1. Apa rasanya jatuh cinta (dengan Reza Gunawan) lagi?
Reza adalah sahabat terbaik saya, bahkan sebelum kita pacaran dan menikah. I feel so blessed to experience this companionship with him.
2. Saat Anda memutuskan untuk menikah lagi, apa pertimbangan Anda?
Sejujurnya saya nggak tahu pasti. Lebih seperti intuisi. Jadi bukan pertimbangan logis atau matematis bahwa ini poin positifnya berapa, negatifnya berapa, penjelasannya gimana, dsb. Pokoknya, itulah yang saya rasakan sebagai sesuatu yang ‘pas’ bagi saya saat itu, dan juga saat ini, tapi ujungnya apa… kita nggak pernah tahu.
3. Apa yang Anda pelajari dari kegagalan pernikahan Anda sebelumnya?
Bahwa segala sesuatu indah pada waktunya, baik itu perjumpaan maupun perpisahan. Bahwa kejujuran, bagi saya, lebih penting daripada sekadar kebersamaan. Bahwa hubungan cinta, bagi saya, adalah sesuatu yang realistis dan ‘hidup’, bukan konsep mati dan pajangan sosial. Bahwa otentik pada diri kita sendiri jauh lebih mendamaikan daripada cuma bikin masyarakat senang.
4. Percayakah Anda dengan istilah "soulmate"?

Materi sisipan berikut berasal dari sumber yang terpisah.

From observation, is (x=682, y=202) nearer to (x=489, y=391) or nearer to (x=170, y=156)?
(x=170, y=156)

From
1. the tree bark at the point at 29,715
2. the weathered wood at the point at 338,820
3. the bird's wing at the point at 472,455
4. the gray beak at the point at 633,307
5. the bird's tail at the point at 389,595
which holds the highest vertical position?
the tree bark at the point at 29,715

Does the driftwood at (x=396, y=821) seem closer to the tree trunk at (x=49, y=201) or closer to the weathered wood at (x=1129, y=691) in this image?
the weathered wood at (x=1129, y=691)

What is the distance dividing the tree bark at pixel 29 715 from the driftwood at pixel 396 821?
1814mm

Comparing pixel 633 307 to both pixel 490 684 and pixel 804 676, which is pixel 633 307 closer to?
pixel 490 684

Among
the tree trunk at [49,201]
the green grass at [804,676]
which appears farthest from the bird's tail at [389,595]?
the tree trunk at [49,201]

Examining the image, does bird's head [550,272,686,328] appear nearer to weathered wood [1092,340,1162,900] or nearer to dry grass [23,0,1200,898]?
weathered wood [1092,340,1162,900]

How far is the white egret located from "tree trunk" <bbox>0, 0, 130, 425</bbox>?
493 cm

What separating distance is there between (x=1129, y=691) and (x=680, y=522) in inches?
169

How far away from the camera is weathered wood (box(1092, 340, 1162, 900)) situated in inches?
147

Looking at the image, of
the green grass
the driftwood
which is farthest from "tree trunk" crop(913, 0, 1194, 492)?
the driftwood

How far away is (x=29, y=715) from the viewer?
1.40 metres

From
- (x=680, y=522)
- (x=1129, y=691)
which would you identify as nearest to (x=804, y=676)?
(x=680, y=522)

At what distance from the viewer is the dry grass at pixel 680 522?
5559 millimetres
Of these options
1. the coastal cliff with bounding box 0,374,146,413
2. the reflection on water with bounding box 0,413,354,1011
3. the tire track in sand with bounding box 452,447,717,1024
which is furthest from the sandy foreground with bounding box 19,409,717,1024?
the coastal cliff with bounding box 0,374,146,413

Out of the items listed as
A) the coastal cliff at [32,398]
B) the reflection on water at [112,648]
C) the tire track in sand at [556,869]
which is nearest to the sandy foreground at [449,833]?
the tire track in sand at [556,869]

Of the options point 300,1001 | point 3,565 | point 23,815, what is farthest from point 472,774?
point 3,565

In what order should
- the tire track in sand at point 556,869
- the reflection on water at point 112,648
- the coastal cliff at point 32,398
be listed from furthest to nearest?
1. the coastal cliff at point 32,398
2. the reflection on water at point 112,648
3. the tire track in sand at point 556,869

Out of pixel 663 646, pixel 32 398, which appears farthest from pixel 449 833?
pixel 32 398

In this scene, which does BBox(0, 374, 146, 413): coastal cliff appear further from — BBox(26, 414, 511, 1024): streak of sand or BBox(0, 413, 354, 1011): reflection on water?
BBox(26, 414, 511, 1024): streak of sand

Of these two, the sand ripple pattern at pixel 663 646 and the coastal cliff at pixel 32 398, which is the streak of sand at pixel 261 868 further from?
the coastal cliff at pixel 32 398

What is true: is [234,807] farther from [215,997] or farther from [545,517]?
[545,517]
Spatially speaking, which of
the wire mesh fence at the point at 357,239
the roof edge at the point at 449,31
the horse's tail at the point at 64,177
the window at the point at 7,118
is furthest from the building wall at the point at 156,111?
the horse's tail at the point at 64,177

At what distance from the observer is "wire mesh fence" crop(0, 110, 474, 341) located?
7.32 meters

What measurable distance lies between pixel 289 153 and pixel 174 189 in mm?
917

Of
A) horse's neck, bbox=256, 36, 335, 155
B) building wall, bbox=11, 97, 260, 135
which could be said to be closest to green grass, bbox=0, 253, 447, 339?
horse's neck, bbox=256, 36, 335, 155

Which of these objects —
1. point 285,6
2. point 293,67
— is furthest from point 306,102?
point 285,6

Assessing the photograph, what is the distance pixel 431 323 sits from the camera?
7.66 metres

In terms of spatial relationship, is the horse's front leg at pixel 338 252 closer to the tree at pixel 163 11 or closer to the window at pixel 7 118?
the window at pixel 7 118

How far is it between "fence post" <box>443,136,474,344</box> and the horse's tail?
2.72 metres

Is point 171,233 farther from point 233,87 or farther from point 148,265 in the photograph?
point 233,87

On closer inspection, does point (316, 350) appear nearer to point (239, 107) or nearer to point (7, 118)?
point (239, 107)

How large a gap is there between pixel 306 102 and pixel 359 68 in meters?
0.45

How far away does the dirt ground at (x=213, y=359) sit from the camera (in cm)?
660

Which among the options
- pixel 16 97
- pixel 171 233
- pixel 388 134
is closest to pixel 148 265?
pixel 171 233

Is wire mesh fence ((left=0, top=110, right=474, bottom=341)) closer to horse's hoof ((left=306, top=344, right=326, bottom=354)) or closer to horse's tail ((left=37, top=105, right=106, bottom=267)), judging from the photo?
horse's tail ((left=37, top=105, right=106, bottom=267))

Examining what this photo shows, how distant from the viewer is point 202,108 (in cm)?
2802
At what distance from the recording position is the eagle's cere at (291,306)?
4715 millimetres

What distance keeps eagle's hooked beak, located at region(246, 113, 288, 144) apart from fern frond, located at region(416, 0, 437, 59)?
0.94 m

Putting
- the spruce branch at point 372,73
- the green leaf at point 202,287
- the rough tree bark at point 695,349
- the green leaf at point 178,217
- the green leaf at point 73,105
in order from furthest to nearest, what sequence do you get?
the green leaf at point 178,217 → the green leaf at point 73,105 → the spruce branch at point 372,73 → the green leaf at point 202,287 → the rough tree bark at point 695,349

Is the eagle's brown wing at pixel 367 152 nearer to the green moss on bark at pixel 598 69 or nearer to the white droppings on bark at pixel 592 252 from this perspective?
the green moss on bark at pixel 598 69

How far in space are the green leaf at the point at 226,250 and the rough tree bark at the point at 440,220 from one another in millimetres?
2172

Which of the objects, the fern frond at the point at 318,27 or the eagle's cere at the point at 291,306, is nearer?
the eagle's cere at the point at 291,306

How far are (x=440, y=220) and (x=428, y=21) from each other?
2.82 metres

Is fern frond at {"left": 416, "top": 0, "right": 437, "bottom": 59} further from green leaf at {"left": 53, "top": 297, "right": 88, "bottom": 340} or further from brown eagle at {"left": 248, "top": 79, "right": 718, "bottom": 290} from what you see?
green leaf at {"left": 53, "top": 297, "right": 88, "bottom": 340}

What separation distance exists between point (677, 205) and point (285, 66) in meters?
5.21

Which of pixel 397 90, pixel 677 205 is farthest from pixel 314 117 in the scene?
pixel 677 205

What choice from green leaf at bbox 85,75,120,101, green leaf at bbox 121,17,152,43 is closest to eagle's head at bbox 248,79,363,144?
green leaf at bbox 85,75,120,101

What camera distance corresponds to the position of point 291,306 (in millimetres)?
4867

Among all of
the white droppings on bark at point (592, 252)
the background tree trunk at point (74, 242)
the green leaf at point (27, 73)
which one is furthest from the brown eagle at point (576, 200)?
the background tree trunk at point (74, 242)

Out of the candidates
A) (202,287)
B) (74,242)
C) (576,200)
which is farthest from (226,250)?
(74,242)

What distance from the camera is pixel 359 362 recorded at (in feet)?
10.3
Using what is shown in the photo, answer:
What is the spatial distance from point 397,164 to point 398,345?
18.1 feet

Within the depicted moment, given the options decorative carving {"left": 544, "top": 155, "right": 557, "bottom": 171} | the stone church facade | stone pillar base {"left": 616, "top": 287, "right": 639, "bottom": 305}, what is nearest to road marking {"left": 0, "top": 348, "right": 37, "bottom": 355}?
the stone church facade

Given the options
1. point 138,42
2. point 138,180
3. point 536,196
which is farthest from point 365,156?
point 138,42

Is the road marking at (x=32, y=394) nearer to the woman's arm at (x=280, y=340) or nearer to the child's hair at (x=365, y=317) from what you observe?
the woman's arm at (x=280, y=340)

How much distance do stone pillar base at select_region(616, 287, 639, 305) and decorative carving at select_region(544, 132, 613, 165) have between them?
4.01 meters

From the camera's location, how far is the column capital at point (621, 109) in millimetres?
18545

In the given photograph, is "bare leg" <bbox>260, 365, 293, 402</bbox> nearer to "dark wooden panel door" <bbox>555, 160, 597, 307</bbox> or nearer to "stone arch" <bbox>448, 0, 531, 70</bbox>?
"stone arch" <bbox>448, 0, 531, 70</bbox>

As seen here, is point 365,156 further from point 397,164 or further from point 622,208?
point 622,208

Menurut saya, “soulmate” adalah salah satu istilah yang terlalu diromantisir. Hehe. Bagi saya pribadi, “soulmate” tidaklah tunggal, melainkan jamak. Setiap orang dan setiap hal yang hadir untuk mendewasakan jiwa kita, ya itulah “soulmate”. Jadi jumlahnya tidak satu, dan punya banyak konteks. Saya dengan orang tua dan keluarga saya di kehidupan sekarang ini, misalnya, mereka juga “soulmate[s]” saya. Jadi konteksnya tidak harus dengan pasangan hidup saja.

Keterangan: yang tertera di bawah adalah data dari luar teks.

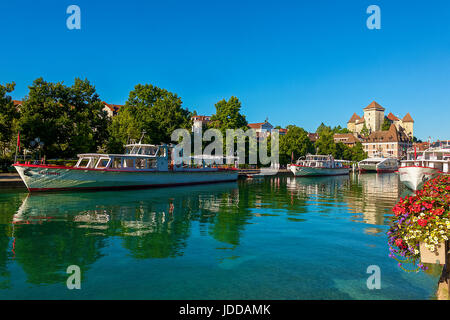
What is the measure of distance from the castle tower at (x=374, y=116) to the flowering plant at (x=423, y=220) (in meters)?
207

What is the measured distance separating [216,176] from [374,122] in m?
176

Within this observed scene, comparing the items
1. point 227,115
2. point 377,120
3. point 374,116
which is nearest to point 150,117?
point 227,115

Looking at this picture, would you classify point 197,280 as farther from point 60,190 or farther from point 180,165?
point 180,165

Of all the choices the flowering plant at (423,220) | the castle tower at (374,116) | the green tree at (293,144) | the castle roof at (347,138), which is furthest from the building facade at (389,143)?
the flowering plant at (423,220)

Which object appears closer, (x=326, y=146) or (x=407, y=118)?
(x=326, y=146)

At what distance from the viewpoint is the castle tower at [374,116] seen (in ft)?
637

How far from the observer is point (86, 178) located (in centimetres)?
2948

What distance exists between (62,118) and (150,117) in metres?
18.8

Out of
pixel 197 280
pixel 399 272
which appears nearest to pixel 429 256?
pixel 399 272

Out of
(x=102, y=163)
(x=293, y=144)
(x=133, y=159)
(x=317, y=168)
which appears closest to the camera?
(x=102, y=163)

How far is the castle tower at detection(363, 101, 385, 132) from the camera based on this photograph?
194 metres

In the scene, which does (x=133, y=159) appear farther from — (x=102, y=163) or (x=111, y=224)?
(x=111, y=224)

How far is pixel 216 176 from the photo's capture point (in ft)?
152

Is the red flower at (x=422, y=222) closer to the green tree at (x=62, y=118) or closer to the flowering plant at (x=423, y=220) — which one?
the flowering plant at (x=423, y=220)
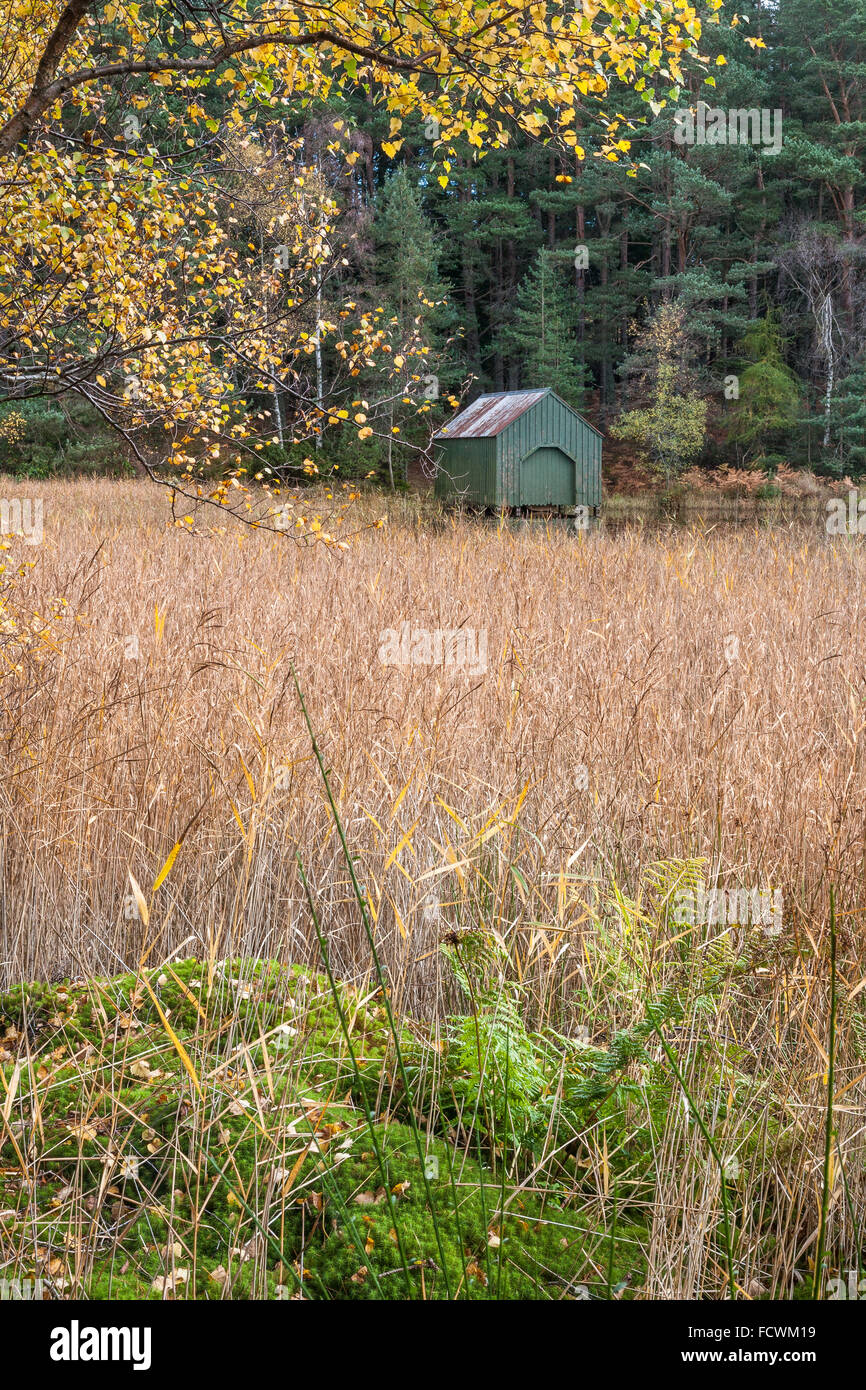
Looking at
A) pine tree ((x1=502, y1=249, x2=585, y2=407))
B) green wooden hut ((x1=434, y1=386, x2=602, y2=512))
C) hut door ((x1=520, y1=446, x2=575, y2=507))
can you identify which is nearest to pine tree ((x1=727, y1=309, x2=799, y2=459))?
pine tree ((x1=502, y1=249, x2=585, y2=407))

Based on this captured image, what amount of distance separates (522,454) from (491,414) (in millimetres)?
1098

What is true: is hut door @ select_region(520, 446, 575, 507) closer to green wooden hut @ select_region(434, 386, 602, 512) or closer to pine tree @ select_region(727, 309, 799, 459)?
green wooden hut @ select_region(434, 386, 602, 512)

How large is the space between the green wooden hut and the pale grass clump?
1243 cm

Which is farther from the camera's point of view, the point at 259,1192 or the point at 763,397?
the point at 763,397

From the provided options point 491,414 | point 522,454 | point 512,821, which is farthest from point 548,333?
point 512,821

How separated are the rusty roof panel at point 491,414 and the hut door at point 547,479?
957 mm

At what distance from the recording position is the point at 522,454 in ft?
59.2

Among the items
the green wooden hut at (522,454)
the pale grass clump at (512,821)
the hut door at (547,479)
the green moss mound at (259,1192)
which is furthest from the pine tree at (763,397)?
the green moss mound at (259,1192)

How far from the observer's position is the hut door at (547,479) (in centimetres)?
1838

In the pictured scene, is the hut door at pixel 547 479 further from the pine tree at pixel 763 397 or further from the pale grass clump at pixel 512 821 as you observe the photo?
the pale grass clump at pixel 512 821

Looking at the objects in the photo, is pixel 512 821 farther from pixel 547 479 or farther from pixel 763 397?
pixel 763 397
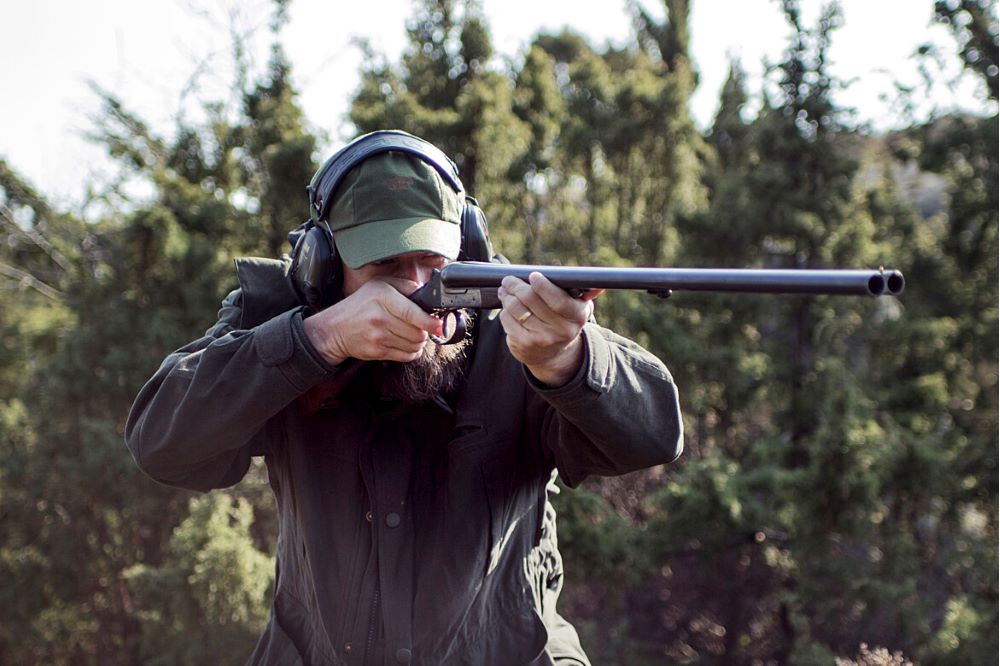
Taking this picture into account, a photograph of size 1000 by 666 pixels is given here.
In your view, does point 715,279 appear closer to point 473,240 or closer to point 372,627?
point 473,240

5. Apa Keenan tahu bahwa bapak dan ibunya sudah berpisah? Pengertian seperti apa yang Anda coba sampaikan padanya?
Keenan sekarang baru berusia 4 tahun. Jangankan konsep perceraian, konsep pernikahan saja tentunya anak sebesar dia belum ngeh. Menurut pengalaman dan pengamatan saya selama ini, di usia anak seperti Keenan penjelasan bukanlah hal utama. Dia lebih melihat kenyataan dan contoh langsung, bukan memahami penjelasan. Sama halnya kalau saya mau mencontohkan makan yang tertib, bukan dengan dijelaskan, tapi dengan saya peragakan langsung. Barulah dia paham. Jadi saya belum pernah menjelaskan verbal ke Keenan mengenai perpisahan orang tuanya ataupun keluarga barunya dengan Reza, saya hanya menunjukkan dari hari ke hari bagaimana ayah dan ibunya tidak bersama lagi, tapi kami berdua masih berhubungan baik dan dia bisa menemui ayahnya kapan saja. Jadi dia masih merasa secure dan tidak kehilangan. Saya juga pelan-pelan memperkenalkan Reza dan membiarkan Keenan dan Reza menemukan “chemistry” mereka secara alamiah. Nggak dipaksakan. Begitu juga ketika memperkenalkan Keenan ke oma-opanya yang baru (orang tua Reza), ya alamiah aja. Sampai akhirnya Keenan malah yang nagih ingin ke rumah oma-opanya bahkan senang bermalam di sana.
6. Apakah pandangan Anda tentang media massa berubah, setelah kasus perceraian Anda menjadi berita hangat?
Sejak lama saya memang menyadari bahwa media massa tidak ada yang objektif, meskipun kredonya demikian. Kebetulan saya kuliah politik jadi secara teoritis saya paham bahwa memang media massa pada dasarnya adalah drama-maker, tapi yang dirangkai adalah potongan kehidupan nyata, fakta, opini, dsb. Jenis drama apa yang ingin ditampilkan, ya disesuaikan dengan kepentingan dan kebutuhan dari medianya. Dan saya mengalami sendiri bagaimana fakta bisa disetir dan dirangkai untuk memenuhi kebutuhan media, terutama media hiburan. Pelajaran utamanya adalah: jangan sepenuhnya percaya apa yang kita baca dan kita dengar, justru kita harus senantiasa mempertanyakan apa yang kita baca dan kita dengar. Dan, bagi saya, dengan pendekatan seperti kita bisa lebih kritis dan jernih dalam memilah informasi.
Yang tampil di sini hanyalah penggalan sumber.